TEXTE SOURCE
───
18 janvier 2018

Le Cinéma de Richard Donner V. 1995-2006

Assassins, 1995
On a ici un peu l'impression d'avoir perdu le réalisateur, avec cette nouvelle production Joel Silver sans saveur qui semble avoir égaré la formule magique de ses actioners des années 80. Construit sur l'opposition basique entre deux tueurs à gages rivaux et doués, sur la confrontation de deux méthodes, le film est écrit par les (encore) frères Wachowski, qui feront en sorte par la suite d'assurer eux-mêmes la réalisation de leurs scripts.

Assassins est ce qu'on appelle un film véhicule, remodelé en cours de route pour ses interprètes. D'un côté un Stallone pas encore en perte d'aura (sorti juste après, Daylight en sera sans doute les derniers feux). De l'autre, un Antonio Banderas bien loin d'Almodovar et qui, après quelques seconds rôles marquants à Hollywood, passe sur le devant de la scène suite au succès du Desperado de RodriguezLeurs deux noms sont clairement mis sur le même plan dans la promotion (affiches, bandes annonces), un peu comme on avait eu Stallone / Snipes pour Demolition man ou Stallone / Stone pour L'Expert... Le nom-même de Richard Donner n'est pas un argument de vente. Le réalisateur ne ralentit pour autant pas son activité, retrouvant bientôt son complice Mel Gibson d'abord sur Conspiracy theory, film de 1997 avec Julia Roberts que je n'ai pas vu, puis avec un retour sans risque à une franchise qui n'en méritait pas tant...
───
ENREGISTREMENTS À UTILISER
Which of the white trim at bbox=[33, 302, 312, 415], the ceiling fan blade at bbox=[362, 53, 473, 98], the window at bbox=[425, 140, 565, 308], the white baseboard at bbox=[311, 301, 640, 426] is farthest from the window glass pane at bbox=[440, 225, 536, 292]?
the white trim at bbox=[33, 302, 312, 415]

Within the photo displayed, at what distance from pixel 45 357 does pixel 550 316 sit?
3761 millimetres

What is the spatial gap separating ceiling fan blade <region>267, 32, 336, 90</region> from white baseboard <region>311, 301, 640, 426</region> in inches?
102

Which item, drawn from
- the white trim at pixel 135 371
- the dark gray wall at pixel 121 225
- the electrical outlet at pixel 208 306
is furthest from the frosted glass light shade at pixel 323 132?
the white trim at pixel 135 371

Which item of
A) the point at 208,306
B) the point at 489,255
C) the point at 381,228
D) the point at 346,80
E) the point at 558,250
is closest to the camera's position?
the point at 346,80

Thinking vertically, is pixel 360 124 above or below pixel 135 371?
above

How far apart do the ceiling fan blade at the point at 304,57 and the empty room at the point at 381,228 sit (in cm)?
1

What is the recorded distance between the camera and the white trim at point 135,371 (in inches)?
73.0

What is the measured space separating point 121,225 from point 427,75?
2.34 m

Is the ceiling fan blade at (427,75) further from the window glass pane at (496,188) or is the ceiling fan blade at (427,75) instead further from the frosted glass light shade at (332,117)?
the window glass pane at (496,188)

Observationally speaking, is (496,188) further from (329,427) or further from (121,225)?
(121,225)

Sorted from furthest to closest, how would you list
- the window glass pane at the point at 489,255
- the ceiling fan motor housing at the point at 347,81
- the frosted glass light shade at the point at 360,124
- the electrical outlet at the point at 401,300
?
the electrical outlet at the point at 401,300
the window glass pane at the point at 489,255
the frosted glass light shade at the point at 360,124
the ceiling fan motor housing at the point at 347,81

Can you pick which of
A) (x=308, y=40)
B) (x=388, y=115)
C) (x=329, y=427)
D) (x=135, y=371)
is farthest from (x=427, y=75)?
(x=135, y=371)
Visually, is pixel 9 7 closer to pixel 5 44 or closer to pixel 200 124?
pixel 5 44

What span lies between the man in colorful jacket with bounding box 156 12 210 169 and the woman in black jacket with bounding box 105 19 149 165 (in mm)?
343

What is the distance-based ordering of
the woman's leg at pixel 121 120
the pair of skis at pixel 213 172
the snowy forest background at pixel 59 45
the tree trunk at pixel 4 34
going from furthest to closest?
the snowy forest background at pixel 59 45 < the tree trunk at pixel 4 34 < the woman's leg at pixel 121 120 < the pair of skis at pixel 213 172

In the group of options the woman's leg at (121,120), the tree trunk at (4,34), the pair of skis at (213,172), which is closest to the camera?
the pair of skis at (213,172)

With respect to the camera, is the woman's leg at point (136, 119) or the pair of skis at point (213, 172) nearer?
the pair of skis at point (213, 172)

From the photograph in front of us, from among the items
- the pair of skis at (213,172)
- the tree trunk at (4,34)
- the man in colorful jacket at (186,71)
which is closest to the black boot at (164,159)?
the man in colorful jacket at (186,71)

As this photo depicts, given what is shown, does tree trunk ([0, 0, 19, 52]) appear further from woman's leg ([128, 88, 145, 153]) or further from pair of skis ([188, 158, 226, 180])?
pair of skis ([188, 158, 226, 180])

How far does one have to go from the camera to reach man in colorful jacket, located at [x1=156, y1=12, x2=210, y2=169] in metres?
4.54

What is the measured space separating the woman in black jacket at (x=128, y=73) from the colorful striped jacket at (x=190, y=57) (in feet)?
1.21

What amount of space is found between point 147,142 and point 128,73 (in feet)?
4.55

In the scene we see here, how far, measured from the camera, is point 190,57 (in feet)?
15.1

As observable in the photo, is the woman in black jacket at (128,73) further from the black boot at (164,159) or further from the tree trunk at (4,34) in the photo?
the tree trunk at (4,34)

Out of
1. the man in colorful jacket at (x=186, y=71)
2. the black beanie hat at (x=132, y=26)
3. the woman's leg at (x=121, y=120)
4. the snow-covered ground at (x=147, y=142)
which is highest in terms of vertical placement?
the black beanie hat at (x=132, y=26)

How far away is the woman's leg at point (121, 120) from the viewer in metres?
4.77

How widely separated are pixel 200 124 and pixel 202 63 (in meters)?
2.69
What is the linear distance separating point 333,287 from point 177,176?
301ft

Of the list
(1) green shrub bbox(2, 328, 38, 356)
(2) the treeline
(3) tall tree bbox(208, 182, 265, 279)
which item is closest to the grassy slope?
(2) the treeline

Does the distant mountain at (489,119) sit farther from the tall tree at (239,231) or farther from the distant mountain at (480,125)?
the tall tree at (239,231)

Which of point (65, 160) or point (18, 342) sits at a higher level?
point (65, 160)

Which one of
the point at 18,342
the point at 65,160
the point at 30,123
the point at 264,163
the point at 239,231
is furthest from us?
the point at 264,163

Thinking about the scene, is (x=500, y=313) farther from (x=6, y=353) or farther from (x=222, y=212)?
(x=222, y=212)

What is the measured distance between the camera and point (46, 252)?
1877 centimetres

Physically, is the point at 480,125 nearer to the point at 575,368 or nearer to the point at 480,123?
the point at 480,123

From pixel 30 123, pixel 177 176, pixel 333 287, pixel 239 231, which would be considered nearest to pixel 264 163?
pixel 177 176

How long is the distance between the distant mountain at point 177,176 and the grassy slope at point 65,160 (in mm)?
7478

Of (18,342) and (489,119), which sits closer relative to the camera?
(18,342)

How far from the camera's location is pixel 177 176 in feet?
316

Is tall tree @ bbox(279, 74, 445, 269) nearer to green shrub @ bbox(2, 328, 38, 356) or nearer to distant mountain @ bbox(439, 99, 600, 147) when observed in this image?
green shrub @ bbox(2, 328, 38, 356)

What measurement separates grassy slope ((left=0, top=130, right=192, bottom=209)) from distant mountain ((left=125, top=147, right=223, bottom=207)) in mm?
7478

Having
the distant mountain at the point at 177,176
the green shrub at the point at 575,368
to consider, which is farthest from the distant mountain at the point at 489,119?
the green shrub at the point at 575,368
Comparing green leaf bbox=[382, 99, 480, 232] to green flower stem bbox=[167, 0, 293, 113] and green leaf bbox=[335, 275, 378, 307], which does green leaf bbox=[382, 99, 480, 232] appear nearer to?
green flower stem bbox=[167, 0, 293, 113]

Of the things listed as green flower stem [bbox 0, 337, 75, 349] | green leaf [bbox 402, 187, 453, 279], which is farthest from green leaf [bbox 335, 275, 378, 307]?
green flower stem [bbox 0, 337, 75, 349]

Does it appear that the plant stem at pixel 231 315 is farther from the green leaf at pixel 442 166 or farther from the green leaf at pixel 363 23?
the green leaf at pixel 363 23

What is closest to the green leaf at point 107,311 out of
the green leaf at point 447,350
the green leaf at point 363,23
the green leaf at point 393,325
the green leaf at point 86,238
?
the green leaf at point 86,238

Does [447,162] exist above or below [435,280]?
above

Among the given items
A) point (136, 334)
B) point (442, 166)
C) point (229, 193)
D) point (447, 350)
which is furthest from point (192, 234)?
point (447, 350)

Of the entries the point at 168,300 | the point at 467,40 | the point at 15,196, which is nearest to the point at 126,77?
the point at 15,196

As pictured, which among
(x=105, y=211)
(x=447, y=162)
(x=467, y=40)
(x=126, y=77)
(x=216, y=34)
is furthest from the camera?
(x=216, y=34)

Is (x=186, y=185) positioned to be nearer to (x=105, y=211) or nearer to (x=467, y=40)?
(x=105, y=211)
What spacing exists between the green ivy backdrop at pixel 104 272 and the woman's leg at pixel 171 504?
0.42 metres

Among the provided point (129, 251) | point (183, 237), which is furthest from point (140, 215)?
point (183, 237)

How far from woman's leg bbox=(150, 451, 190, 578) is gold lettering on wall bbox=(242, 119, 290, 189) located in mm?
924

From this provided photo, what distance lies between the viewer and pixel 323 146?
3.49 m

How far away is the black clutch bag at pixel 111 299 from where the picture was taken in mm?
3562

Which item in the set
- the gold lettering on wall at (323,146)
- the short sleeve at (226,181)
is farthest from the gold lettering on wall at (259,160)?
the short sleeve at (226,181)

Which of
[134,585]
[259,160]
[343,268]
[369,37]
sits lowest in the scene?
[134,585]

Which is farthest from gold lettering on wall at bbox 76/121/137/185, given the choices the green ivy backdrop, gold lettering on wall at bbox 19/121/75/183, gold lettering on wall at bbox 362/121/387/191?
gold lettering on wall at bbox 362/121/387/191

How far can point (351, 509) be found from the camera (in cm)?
───
LISTE DES TÂCHES
**a)** Repérez dans les enregistrements chaque ligne qui contient le mot « between », puis recopiez-les toutes.
**b)** Prolongez le texte sur le cinéma de Richard Donner en reprenant après sa dernière phrase.

RÉPONSES RÉDIGÉES
**a)**
What is the recorded distance between the camera and the white trim at point 135,371 (in inches)?
What span lies between the man in colorful jacket with bounding box 156 12 210 169 and the woman in black jacket with bounding box 105 19 149 165 (in mm)?
What amount of space is found between point 147,142 and point 128,73 (in feet)?
What is the measured distance between the camera and point (46, 252)?
How long is the distance between the distant mountain at point 177,176 and the grassy slope at point 65,160 (in mm)?
What spacing exists between the green ivy backdrop at pixel 104 272 and the woman's leg at pixel 171 504?
From this provided photo, what distance lies between the viewer and pixel 323 146?

**b)**
Lethal weapon 4 (L'Arme fatale 4), 1998 
J'avoue que je n'ai jamais eu la curiosité de savoir à quel point Donner s'impliquait dans la conception de ses films, à la production desquels il a la plupart du temps été associé. Ni de chercher d'éventuelles thématiques récurrentes dans son œuvre. Je me souviens même qu'à l'époque de sa sortie, ce Lethal weapon 4 représentait pour moi le symbole détestable du cinéma commercial hollywoodien par rapport au cinéma d'auteur, et je l'ai longtemps snobé. C'est pourtant déjà un peu mieux que le 3e volet, et souvent drôle. La scène du gaz hilarant chez le dentiste en particulier est assez mémorable, dans le genre comédie en roue libre. Et Chris Rock, même s'il n'est pas un acteur très convaincant, a quelques bonnes répliques. Je retiendrais également les impressionnantes cascades sur autoroute, et des effets pyrotechniques très réussis.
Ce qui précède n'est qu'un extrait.